ABOUT THIS TASK: From the data below, return the exact lines starting at the line containing "Researchers implanted 64-channel" and ending at the line containing "For each trial, the", both included, and nothing else.

────────────────

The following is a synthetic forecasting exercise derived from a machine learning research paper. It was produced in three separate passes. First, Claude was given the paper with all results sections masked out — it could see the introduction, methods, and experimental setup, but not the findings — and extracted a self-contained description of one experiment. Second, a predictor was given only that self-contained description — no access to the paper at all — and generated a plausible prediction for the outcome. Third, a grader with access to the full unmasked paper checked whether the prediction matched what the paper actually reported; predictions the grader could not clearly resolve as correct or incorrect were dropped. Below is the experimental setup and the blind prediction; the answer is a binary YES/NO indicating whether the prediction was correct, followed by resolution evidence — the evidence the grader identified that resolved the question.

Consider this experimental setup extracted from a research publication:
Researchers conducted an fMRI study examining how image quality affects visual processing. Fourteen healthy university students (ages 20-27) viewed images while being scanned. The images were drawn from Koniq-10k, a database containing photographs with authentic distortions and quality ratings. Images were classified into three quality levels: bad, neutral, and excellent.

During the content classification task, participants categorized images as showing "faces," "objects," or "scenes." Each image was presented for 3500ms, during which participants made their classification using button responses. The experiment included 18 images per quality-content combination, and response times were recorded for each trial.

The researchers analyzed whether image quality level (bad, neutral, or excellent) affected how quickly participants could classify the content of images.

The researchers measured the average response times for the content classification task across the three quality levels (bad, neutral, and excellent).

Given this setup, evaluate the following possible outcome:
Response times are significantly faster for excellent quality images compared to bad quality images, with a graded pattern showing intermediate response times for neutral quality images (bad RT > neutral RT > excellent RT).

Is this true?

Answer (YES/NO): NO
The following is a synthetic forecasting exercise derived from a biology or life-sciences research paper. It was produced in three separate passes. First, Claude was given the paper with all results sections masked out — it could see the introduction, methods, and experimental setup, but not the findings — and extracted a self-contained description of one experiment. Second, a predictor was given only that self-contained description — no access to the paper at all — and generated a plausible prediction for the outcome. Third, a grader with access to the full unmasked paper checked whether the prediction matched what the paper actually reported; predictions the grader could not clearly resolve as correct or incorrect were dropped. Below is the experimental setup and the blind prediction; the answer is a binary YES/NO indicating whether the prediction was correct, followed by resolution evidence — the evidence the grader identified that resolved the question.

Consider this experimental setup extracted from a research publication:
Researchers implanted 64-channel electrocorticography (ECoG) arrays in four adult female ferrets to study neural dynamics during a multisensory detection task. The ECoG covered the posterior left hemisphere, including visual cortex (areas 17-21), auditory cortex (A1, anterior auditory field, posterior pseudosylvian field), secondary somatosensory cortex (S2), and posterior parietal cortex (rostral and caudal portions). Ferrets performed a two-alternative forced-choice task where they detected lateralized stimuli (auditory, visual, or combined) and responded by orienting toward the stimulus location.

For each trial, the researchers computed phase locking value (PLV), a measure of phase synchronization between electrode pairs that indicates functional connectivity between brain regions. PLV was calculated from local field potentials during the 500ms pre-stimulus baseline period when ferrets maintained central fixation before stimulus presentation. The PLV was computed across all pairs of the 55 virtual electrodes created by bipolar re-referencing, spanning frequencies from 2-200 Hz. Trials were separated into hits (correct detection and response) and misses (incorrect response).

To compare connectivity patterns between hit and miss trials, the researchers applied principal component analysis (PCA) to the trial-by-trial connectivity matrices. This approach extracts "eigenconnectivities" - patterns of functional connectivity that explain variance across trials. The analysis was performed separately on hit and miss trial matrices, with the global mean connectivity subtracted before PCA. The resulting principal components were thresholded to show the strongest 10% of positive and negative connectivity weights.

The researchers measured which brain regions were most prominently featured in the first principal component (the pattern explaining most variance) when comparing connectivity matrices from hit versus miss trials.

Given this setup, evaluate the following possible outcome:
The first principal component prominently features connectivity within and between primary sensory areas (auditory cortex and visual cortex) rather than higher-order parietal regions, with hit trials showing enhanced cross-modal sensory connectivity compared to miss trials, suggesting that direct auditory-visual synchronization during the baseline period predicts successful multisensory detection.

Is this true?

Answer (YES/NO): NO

────────────────

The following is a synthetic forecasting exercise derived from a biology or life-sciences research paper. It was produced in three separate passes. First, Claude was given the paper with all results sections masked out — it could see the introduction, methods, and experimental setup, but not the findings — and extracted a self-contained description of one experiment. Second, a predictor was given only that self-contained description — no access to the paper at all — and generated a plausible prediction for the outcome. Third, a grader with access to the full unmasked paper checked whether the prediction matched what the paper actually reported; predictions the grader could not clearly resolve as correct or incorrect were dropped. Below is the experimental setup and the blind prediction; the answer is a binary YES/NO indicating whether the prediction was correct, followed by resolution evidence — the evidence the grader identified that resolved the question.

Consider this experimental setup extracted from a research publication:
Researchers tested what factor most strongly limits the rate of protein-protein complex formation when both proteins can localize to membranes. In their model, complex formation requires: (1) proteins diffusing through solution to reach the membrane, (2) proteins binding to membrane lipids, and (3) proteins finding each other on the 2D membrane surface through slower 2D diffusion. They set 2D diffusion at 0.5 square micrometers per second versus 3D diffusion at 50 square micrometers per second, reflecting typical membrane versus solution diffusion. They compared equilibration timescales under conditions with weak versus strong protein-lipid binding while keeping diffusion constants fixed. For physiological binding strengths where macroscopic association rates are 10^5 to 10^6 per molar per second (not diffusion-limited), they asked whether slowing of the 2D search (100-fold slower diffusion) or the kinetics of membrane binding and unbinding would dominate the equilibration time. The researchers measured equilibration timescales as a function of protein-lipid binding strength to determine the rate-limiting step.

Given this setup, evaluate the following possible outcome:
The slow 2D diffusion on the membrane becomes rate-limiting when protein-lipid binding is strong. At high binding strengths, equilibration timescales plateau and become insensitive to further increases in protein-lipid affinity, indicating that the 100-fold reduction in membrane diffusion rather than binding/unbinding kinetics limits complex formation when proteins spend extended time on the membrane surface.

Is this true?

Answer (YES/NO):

────────────────

ANSWER BOX:
Researchers implanted 64-channel electrocorticography (ECoG) arrays in four adult female ferrets to study neural dynamics during a multisensory detection task. The ECoG covered the posterior left hemisphere, including visual cortex (areas 17-21), auditory cortex (A1, anterior auditory field, posterior pseudosylvian field), secondary somatosensory cortex (S2), and posterior parietal cortex (rostral and caudal portions). Ferrets performed a two-alternative forced-choice task where they detected lateralized stimuli (auditory, visual, or combined) and responded by orienting toward the stimulus location.

For each trial, the researchers computed phase locking value (PLV), a measure of phase synchronization between electrode pairs that indicates functional connectivity between brain regions. PLV was calculated from local field potentials during the 500ms pre-stimulus baseline period when ferrets maintained central fixation before stimulus presentation. The PLV was computed across all pairs of the 55 virtual electrodes created by bipolar re-referencing, spanning frequencies from 2-200 Hz. Trials were separated into hits (correct detection and response) and misses (incorrect response).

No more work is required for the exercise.